Gather each line containing the string "true" from these entries.

RECORDED DATA section start

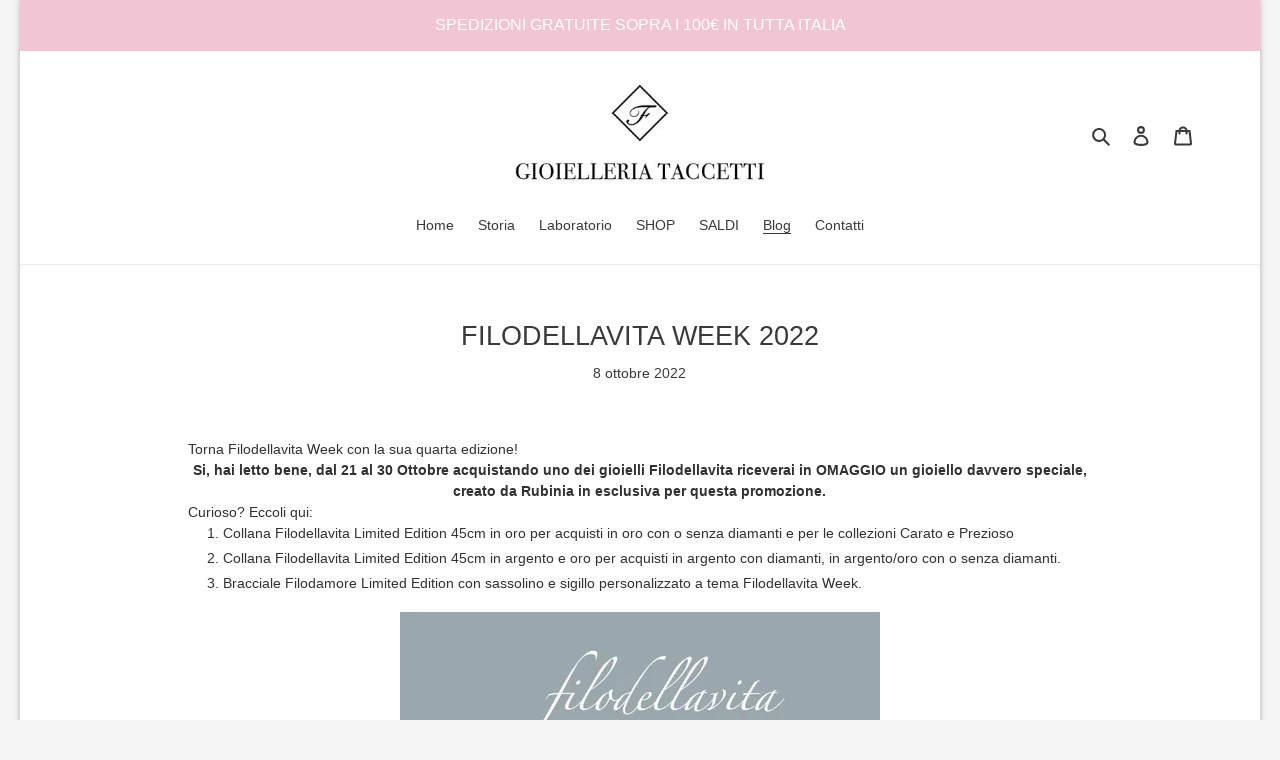

--- FILE ---
content_type: application/javascript; charset=utf-8
request_url: https://cs.iubenda.com/cookie-solution/confs/js/77750619.js
body_size: -288
content:
_iub.csRC = { showBranding: false, publicId: 'a80e1ed6-6db6-11ee-8bfc-5ad8d8c564c0', floatingGroup: false };
_iub.csEnabled = true;
_iub.csPurposes = [4,1,5,3];
_iub.cpUpd = 1753180776;
_iub.csT = 0.025;
_iub.googleConsentModeV2 = true;
_iub.totalNumberOfProviders = 11;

RECORDED DATA section end

RESPONSE TO THE EXERCISE -
_iub.csEnabled = true;
_iub.googleConsentModeV2 = true;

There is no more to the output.